Is the Senate a powerless body? At this University, power comes not from a legislative mandate - although that helps - it comes from respect. And I believe the University Senate, over the past 5 years has generated its own respect. The past 5 Senate Presidents whom I have had the pleasure to serve -Carl Bybee, Ann Tedards, Jeff Hurwit, Peter Gilkey, and Jim Earl - have worked enormously hard and have earned the respect of the Administration. So have the Senators, like yourselves, who have partaken in Senate decisions. Importantly, the Administration has also worked hard to earn the respect of the Senate as they too have come to the not insignificant realization that working together is better than bickering with faculty and other campus groups. That, in essence, is the principle of shared governance - that major decisions are reached after broad discussion and consensus. Shared governance at the University of Oregon has evolved to include all constituent groups within the University community. The underlying assumption of true, shared governance is that all voices within the community are significant and each must play a role in campus-wide decisions.
To me the two principles that are the foundation of successful shared governance are (1) the principle of broad consultation, and (2) the principle of respectful communication. Without either, shared governance fails and chaotic in-fighting ensues.
Why follow these principles of broad consultation and respectful communication? Because in the 15 yrs I have been here we have and continue to be faced with a nearly endless series of challenges, some public relations, some academic, and nearly all financial. Sadly, the magnitude and frequency of these challenges seem to be increasing.
We are like a family - we don't always agree, but we have to work together to achieve common goals. What are our common goals? That's simple: academic excellence. Academic excellence: two words that embody our aspirations. No matter what unit we are from, what status we hold, what resources we control, how ambitious we are, we all share the goal of making our University of Oregon the highest quality University possible. To achieve this goal in the current climate of fiscal uncertainty, we need to adhere to the ideal of shared governance and to dedicate ourselves to making all campus decisions through broad consultation and respectful communication.

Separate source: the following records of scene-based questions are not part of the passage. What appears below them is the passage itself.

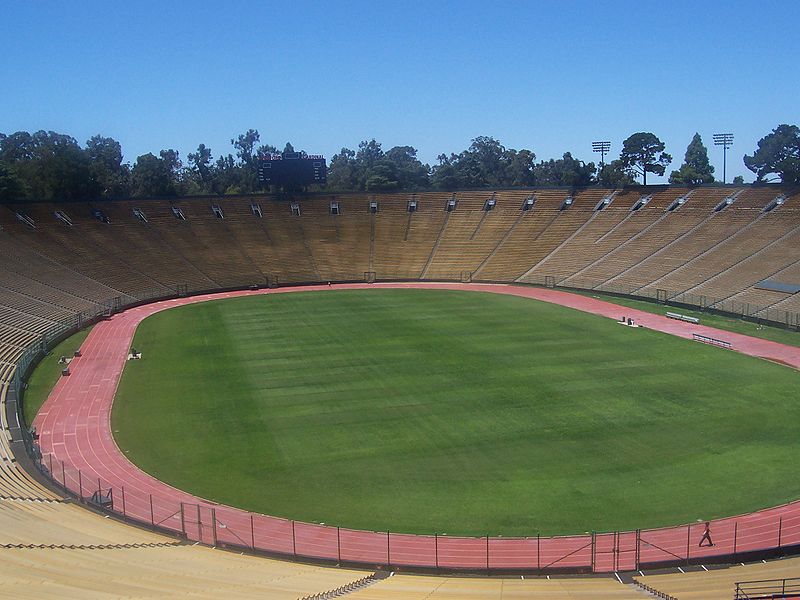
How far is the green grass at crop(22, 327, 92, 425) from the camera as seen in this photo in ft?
118

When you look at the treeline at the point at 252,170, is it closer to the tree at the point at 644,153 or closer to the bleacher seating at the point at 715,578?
the tree at the point at 644,153

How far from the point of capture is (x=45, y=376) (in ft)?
138

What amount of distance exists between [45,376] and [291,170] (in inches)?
2231

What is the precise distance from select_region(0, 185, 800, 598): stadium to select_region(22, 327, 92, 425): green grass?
0.38 m

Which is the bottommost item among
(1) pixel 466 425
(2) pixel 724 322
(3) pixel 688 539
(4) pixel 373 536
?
(4) pixel 373 536

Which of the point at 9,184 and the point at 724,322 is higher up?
the point at 9,184

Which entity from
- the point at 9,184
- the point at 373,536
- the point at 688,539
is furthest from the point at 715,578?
the point at 9,184

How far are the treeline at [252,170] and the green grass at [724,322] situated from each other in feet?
108

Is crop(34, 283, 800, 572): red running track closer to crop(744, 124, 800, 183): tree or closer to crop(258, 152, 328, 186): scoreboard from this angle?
crop(258, 152, 328, 186): scoreboard

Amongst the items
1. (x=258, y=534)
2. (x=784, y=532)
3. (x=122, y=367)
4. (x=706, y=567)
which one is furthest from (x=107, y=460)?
(x=784, y=532)

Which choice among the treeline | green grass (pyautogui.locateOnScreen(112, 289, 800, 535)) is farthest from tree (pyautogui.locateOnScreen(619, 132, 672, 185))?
green grass (pyautogui.locateOnScreen(112, 289, 800, 535))

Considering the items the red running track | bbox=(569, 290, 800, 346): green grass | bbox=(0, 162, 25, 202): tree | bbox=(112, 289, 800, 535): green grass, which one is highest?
bbox=(0, 162, 25, 202): tree

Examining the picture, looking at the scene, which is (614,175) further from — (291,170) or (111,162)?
(111,162)

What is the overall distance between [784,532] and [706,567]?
14.5 ft
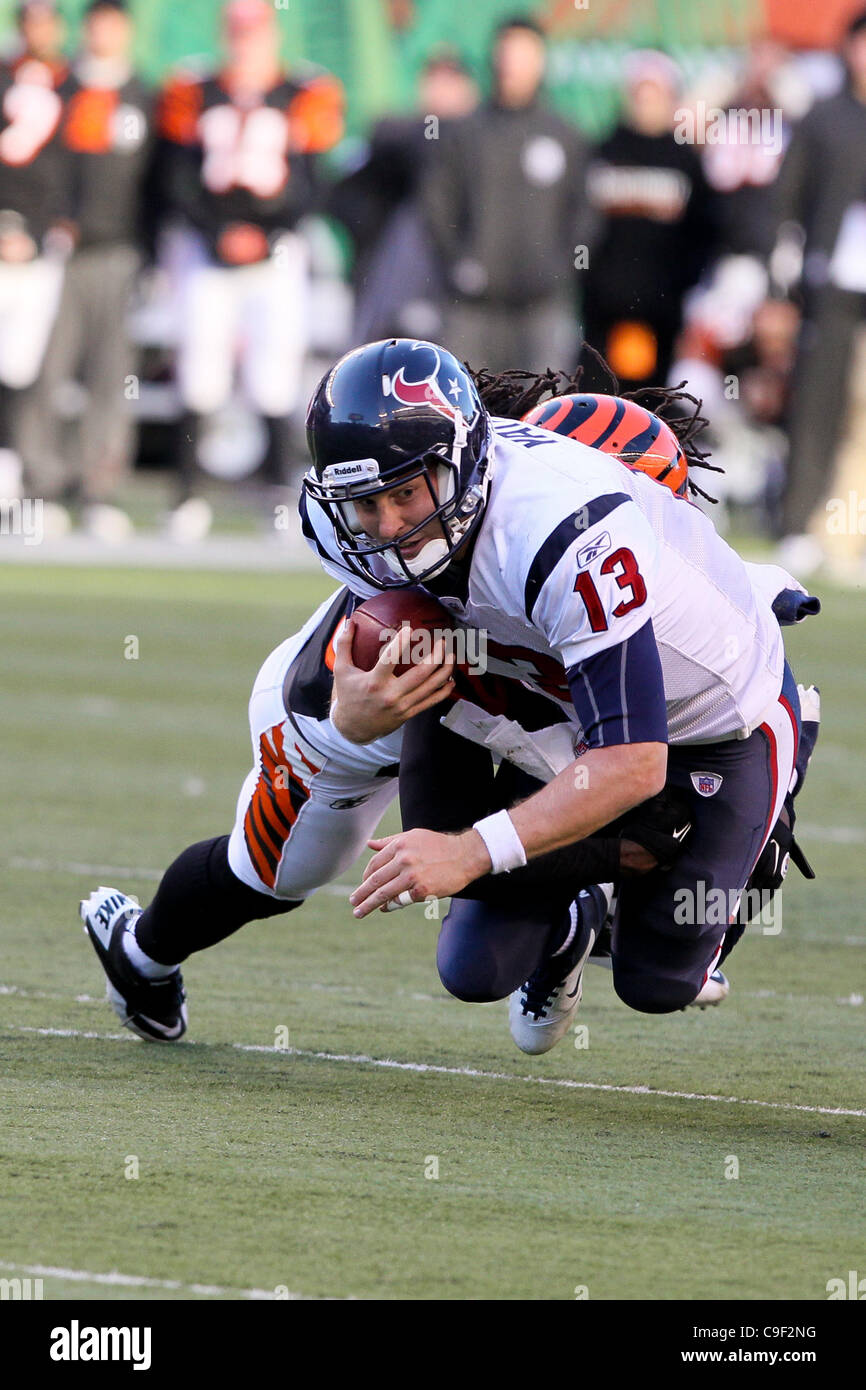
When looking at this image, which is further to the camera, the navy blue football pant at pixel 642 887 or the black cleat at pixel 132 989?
the black cleat at pixel 132 989

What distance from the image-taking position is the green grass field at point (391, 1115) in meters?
3.51

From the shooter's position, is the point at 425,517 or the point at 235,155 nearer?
the point at 425,517

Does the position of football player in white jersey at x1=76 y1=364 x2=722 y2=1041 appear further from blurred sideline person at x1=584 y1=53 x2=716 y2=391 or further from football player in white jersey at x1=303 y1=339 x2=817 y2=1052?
blurred sideline person at x1=584 y1=53 x2=716 y2=391

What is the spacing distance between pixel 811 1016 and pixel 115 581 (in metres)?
8.59

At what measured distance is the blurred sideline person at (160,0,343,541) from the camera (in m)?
15.1

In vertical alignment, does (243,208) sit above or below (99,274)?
above

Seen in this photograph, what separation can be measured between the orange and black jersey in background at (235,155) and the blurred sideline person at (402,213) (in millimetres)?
518

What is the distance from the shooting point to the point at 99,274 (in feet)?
50.4

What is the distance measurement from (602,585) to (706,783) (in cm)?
83

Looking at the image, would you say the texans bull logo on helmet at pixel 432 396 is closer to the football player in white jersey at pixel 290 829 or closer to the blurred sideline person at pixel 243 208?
the football player in white jersey at pixel 290 829

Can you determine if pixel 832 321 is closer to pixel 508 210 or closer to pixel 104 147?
pixel 508 210

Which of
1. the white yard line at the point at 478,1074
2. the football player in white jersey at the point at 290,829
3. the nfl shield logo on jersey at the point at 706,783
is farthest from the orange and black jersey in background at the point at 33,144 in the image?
the nfl shield logo on jersey at the point at 706,783

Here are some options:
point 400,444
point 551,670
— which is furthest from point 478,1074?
point 400,444
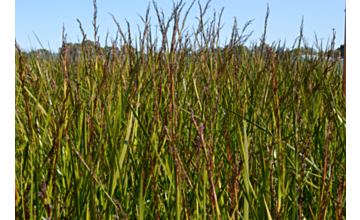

I end this talk the same way it started, by welcoming the new and returning Senators. It is an honor and a privilege to be your President. But the President of the University Senate is only a facilitator. I was given a gavel and Robert's rules of Order when I assumed this position in May. But perhaps the item that seems most appropriate is the baton - a sturdy U of O baton representing shared campus governance. I hold it for you as a placeholder because the baton is really in your hands. You have the power and respect to control the destiny of this University. Take the baton. Use that power. I know you will use it wisely.